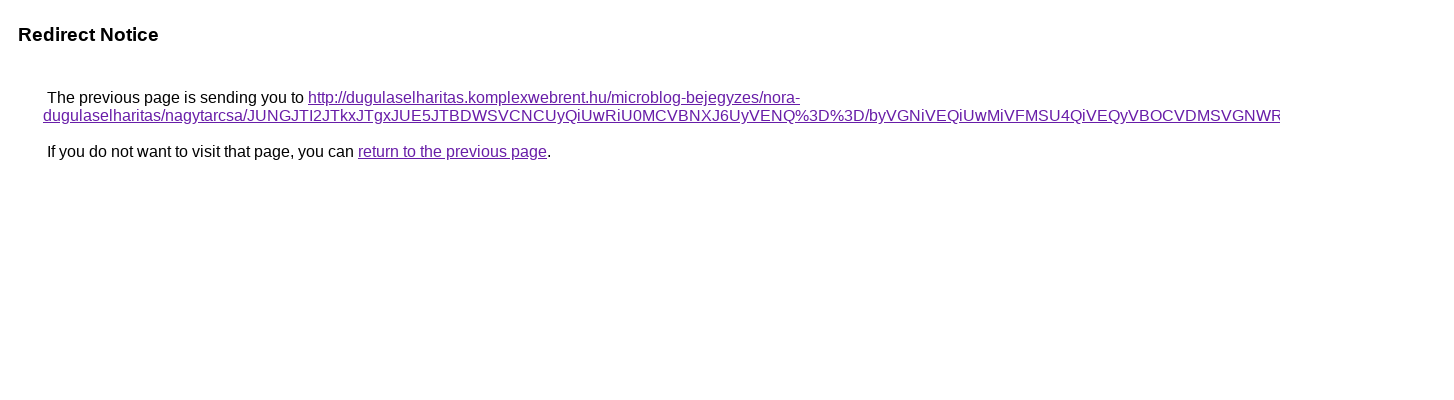

--- FILE ---
content_type: text/html; charset=UTF-8
request_url: https://cse.google.ae/url?q=http%3A%2F%2Fdugulaselharitas.komplexwebrent.hu%2Fmicroblog-bejegyzes%2Fnora-dugulaselharitas%2Fnagytarcsa%2FJUNGJTI2JTkxJTgxJUE5JTBDWSVCNCUyQiUwRiU0MCVBNXJ6UyVENQ%253D%253D%2FbyVGNiVEQiUwMiVFMSU4QiVEQyVBOCVDMSVGNWR4JThDJUYxJTBBJTg5%2F
body_size: 517
content:
<html lang="en"><head><meta http-equiv="Content-Type" content="text/html; charset=UTF-8"><title>Redirect Notice</title><style>body,div,a{font-family:Roboto,Arial,sans-serif}body{background-color:var(--xhUGwc);margin-top:3px}div{color:var(--YLNNHc)}a:link{color:#681da8}a:visited{color:#681da8}a:active{color:#ea4335}div.mymGo{border-top:1px solid var(--gS5jXb);border-bottom:1px solid var(--gS5jXb);background:var(--aYn2S);margin-top:1em;width:100%}div.aXgaGb{padding:0.5em 0;margin-left:10px}div.fTk7vd{margin-left:35px;margin-top:35px}</style></head><body><div class="mymGo"><div class="aXgaGb"><font style="font-size:larger"><b>Redirect Notice</b></font></div></div><div class="fTk7vd">&nbsp;The previous page is sending you to <a href="http://dugulaselharitas.komplexwebrent.hu/microblog-bejegyzes/nora-dugulaselharitas/nagytarcsa/JUNGJTI2JTkxJTgxJUE5JTBDWSVCNCUyQiUwRiU0MCVBNXJ6UyVENQ%3D%3D/byVGNiVEQiUwMiVFMSU4QiVEQyVBOCVDMSVGNWR4JThDJUYxJTBBJTg5/">http://dugulaselharitas.komplexwebrent.hu/microblog-bejegyzes/nora-dugulaselharitas/nagytarcsa/JUNGJTI2JTkxJTgxJUE5JTBDWSVCNCUyQiUwRiU0MCVBNXJ6UyVENQ%3D%3D/byVGNiVEQiUwMiVFMSU4QiVEQyVBOCVDMSVGNWR4JThDJUYxJTBBJTg5/</a>.<br><br>&nbsp;If you do not want to visit that page, you can <a href="#" id="tsuid_oZRAadbpPLqGptQP07H-wA0_1">return to the previous page</a>.<script nonce="UjxGFnlI6ciKqx9IvNsIqg">(function(){var id='tsuid_oZRAadbpPLqGptQP07H-wA0_1';(function(){document.getElementById(id).onclick=function(){window.history.back();return!1};}).call(this);})();(function(){var id='tsuid_oZRAadbpPLqGptQP07H-wA0_1';var ct='originlink';var oi='unauthorizedredirect';(function(){document.getElementById(id).onmousedown=function(){var b=document&&document.referrer,a="encodeURIComponent"in window?encodeURIComponent:escape,c="";b&&(c=a(b));(new Image).src="/url?sa=T&url="+c+"&oi="+a(oi)+"&ct="+a(ct);return!1};}).call(this);})();</script><br><br><br></div></body></html>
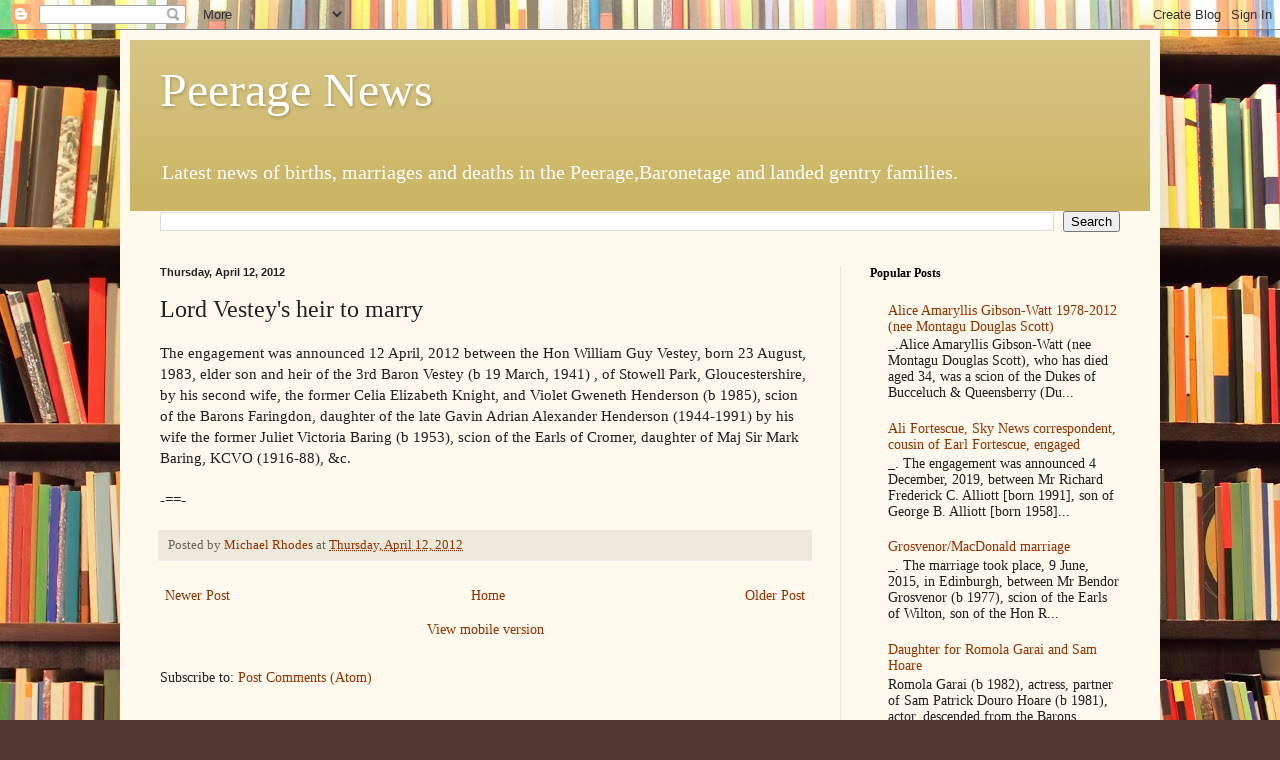

--- FILE ---
content_type: text/html; charset=UTF-8
request_url: https://peeragenews.blogspot.com/b/stats?m=0&style=BLACK_TRANSPARENT&timeRange=ALL_TIME&token=APq4FmDXJalz2d76pUjoI0LHCtYjW7bi1ERLQbp_LeAXX08QpHLewL5A8OEsrca32EI3EwCyw1Gfv1Mumu6GAfhX6z5y4HqU9A
body_size: -20
content:
{"total":13638620,"sparklineOptions":{"backgroundColor":{"fillOpacity":0.1,"fill":"#000000"},"series":[{"areaOpacity":0.3,"color":"#202020"}]},"sparklineData":[[0,17],[1,31],[2,12],[3,7],[4,9],[5,9],[6,9],[7,14],[8,10],[9,10],[10,10],[11,59],[12,13],[13,13],[14,13],[15,15],[16,16],[17,14],[18,15],[19,15],[20,12],[21,12],[22,19],[23,15],[24,21],[25,20],[26,19],[27,47],[28,100],[29,36]],"nextTickMs":4133}

--- FILE ---
content_type: text/html; charset=utf-8
request_url: https://www.google.com/recaptcha/api2/aframe
body_size: 268
content:
<!DOCTYPE HTML><html><head><meta http-equiv="content-type" content="text/html; charset=UTF-8"></head><body><script nonce="44gyHFuV2QtGB59Lw0PAdg">/** Anti-fraud and anti-abuse applications only. See google.com/recaptcha */ try{var clients={'sodar':'https://pagead2.googlesyndication.com/pagead/sodar?'};window.addEventListener("message",function(a){try{if(a.source===window.parent){var b=JSON.parse(a.data);var c=clients[b['id']];if(c){var d=document.createElement('img');d.src=c+b['params']+'&rc='+(localStorage.getItem("rc::a")?sessionStorage.getItem("rc::b"):"");window.document.body.appendChild(d);sessionStorage.setItem("rc::e",parseInt(sessionStorage.getItem("rc::e")||0)+1);localStorage.setItem("rc::h",'1768923044517');}}}catch(b){}});window.parent.postMessage("_grecaptcha_ready", "*");}catch(b){}</script></body></html>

Aim of the task
Looking at the records above, how many of their lines carry the string "recaptcha"? Answer with the number and nothing else.

Answer to this task
2